I have been asked to come up with a number for adult dependents (i. e., not the householder or spouse, 18-65 years old, financially dependent on the head of household/spouse). I do not believe that ACS data lets me ask that question directly. Using PUMS (OPUMS in my case) it might be possible to infer a number by looking to groups such as persons who meet the criteria and attend college or graduate school or who are disabled and unemployed. I have also looked at IRS data but so far have not found any tables that would speak to the question.
Does anyone have suggestions for how to manipulate ACS or PUMS to get at this question or other data sources that might be on point?

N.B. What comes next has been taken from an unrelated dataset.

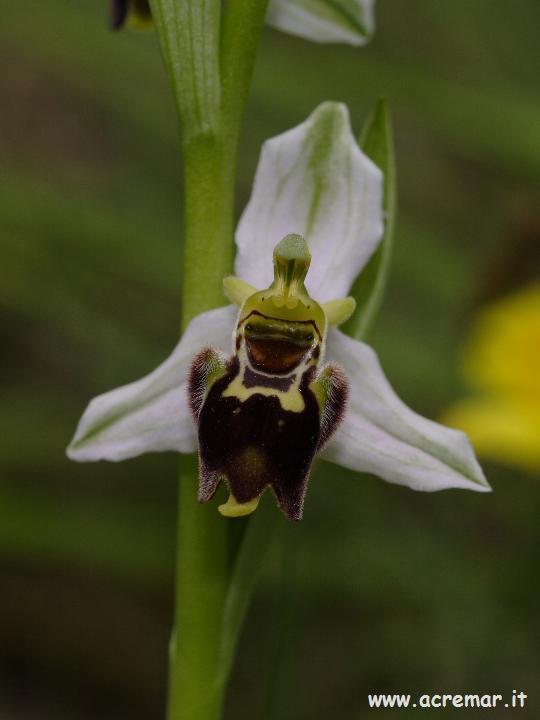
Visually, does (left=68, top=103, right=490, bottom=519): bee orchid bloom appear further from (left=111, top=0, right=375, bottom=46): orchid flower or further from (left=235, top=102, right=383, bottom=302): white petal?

Can’t imagine it in ACS. Maybe microdata from IRS Statistics of Income? They do deal with dependents www.irs.gov/.../soi-tax-stats-individual-public-use-microdata-files
It sounds like you're trying to come up with the definition and criteria?
For sure, look at the income of each individual person in a household (or more limitedly: a family). That's going to be in the "P" table of ACS PUMS.
College enrollment status sort of makes sense... but is the college enrolled person a relative (usu. child) of the householder? or is she an unrelated housemate/roommate? In that latter case, that does not seem like a dependent relationship (though she may be dependent on family living entirely elsewhere -- and you won't have those characteristics in ACS PUMS. Good luck!
If you look at the ACS (2021) survey form https://www2.census.gov/programs-surveys/acs/methodology/questionnaires/2022/quest22.pdf
There is question for persons 2, 3, etc (question #2) that asks for the relationship to Person 1 (the person completing the survey form). To be a dependent (in the IRS sense) you need to be related to another person in the household and make less than $4300 per year. Each person's income in on the survey form. Together with age you should be able to use these PUMS variables to get "an adult dependent." variable. Remember the PUMS data is only for PUMA geographies, which need to have over 100,000 persons and don't necessarily correspond to city/town or county boundaries.
Dave Dorer (you have my email and phone so email or call if you want to discuss)
Thanks for the suggestion. This is helpful.